━━━━━ Provided information ━━━━━
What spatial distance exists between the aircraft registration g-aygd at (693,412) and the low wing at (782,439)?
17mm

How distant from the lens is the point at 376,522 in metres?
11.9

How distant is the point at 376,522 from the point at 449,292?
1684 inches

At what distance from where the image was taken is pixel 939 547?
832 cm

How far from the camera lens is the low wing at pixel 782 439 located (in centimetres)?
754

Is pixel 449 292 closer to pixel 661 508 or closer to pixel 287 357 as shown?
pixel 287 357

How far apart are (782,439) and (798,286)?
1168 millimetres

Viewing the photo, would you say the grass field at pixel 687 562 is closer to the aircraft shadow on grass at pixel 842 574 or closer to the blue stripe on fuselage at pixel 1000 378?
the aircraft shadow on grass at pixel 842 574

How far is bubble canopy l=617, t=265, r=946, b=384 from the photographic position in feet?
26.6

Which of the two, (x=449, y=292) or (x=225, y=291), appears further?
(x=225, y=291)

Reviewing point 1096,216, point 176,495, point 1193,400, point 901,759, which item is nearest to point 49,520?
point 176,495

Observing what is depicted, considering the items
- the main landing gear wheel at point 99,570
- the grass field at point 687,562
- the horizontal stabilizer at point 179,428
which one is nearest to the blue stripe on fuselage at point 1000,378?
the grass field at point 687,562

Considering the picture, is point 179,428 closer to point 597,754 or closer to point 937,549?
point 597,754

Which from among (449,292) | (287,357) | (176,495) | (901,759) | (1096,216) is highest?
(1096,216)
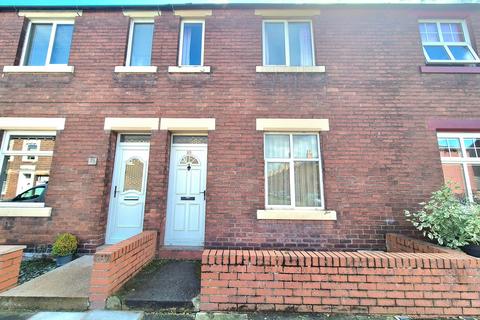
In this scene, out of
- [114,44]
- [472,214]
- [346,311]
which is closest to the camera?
━━━━━
• Exercise instructions:
From the material above, pull out everything from the line containing "Which from among" down to the end of the material, and reproduce it word for word. Leave the pictures out of your answer.

• Task result:
Which from among (449,292) | (287,357) | (176,495) | (901,759) | (1096,216) is highest?
(1096,216)
In this scene, out of
- [114,44]
- [472,214]
- [346,311]
which is closest to the camera?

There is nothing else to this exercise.